§ 作業指示 1: 短歌評の一部を、「作者は、その「道のかなた」に」を含む箇所から書き始め、「裂き破り捨てて来た者である。」まで書き写しなさい。その際、「高野公彦氏」を「選者の歌人」に置き換えること。
§ 作業指示 2: 短歌評によれば、作者の美原凍子さんがもともと住んでいたのはどこか、答えなさい。

§ 文書抜粋:
○ 戻れない道のかなたに一本の白樺の木と風の棲む家 (福島市) 美原凍子
本作の作者・美原凍子さんの元の居住地は北海道夕張市である。
したがって、作中の「戻れない道」とは、あの財政破綻の街・夕張市に通じる「道」でありましょう。
作者は、その「道のかなた」に在る「一本の白樺の木」と「風の棲む家」とに懐かしさを感じつつも、今となっては其処には永遠に「戻れない」との万感の思いを込めて、この一首を成したものでありましょう。
ところで、選者の高野公彦氏は、この一首を評して、「かつて住んでいた夕張の家を思う。空家を『風の棲む家』と言ったのが詩的で哀しみが漂う」と述べて居られる。
高野公彦氏の評言には私も全く同感ではある。
しかし、私は短歌以前に現代詩に携わり、若気の至りとは言え、四季派などの抒情詩の類を、乱暴にも切り裂き破り捨てて来た者である。
そんな私が、現代詩と短歌との違いがあるとは言え、同じ芸術ジャンルに属する文芸作品としての短歌を、「詩的で哀しみが漂う」などといった言葉で以って評さなければならないのは、いささかならず面映い心持ちがしてならないのである。

§ データ:

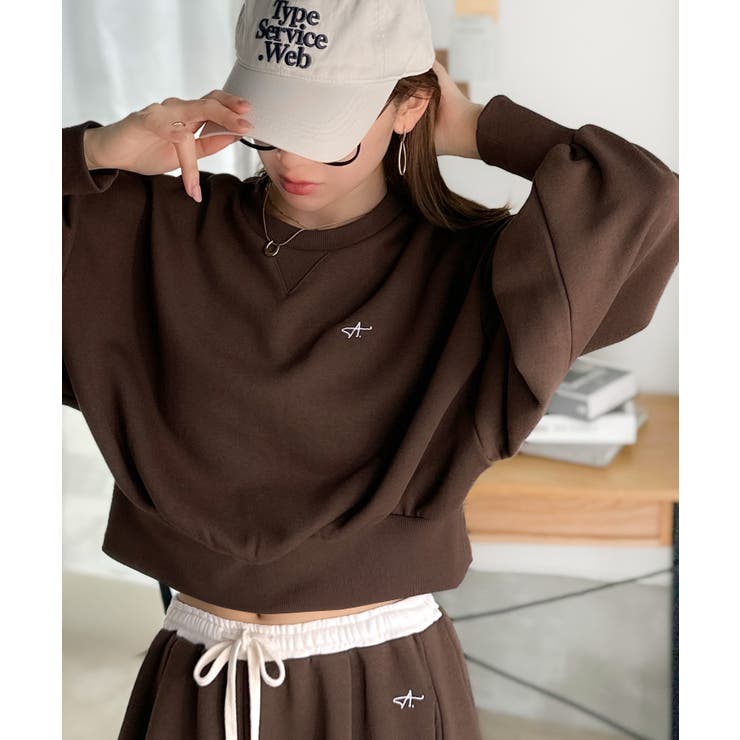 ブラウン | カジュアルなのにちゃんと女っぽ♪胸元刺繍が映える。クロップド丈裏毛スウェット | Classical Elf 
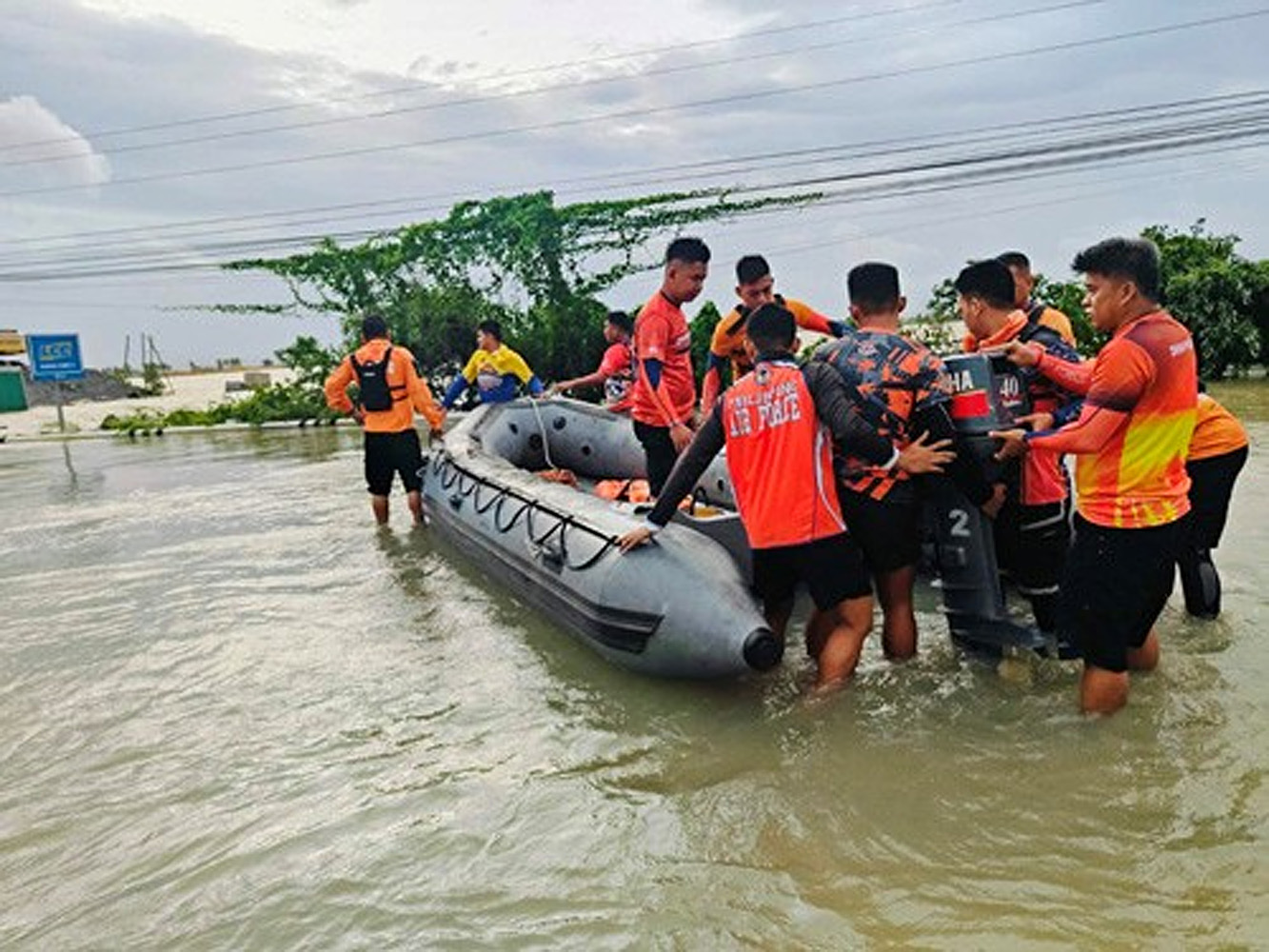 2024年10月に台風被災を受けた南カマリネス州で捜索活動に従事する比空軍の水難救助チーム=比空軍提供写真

§ 最終解答 1:
作者は、その「道のかなた」に在る「一本の白樺の木」と「風の棲む家」とに懐かしさを感じつつも、今となっては其処には永遠に「戻れない」との万感の思いを込めて、この一首を成したものでありましょう。
ところで、選者の選者の歌人は、この一首を評して、「かつて住んでいた夕張の家を思う。空家を『風の棲む家』と言ったのが詩的で哀しみが漂う」と述べて居られる。
選者の歌人の評言には私も全く同感ではある。
しかし、私は短歌以前に現代詩に携わり、若気の至りとは言え、四季派などの抒情詩の類を、乱暴にも切り裂き破り捨てて来た者である。

§ 最終解答 2: 北海道夕張市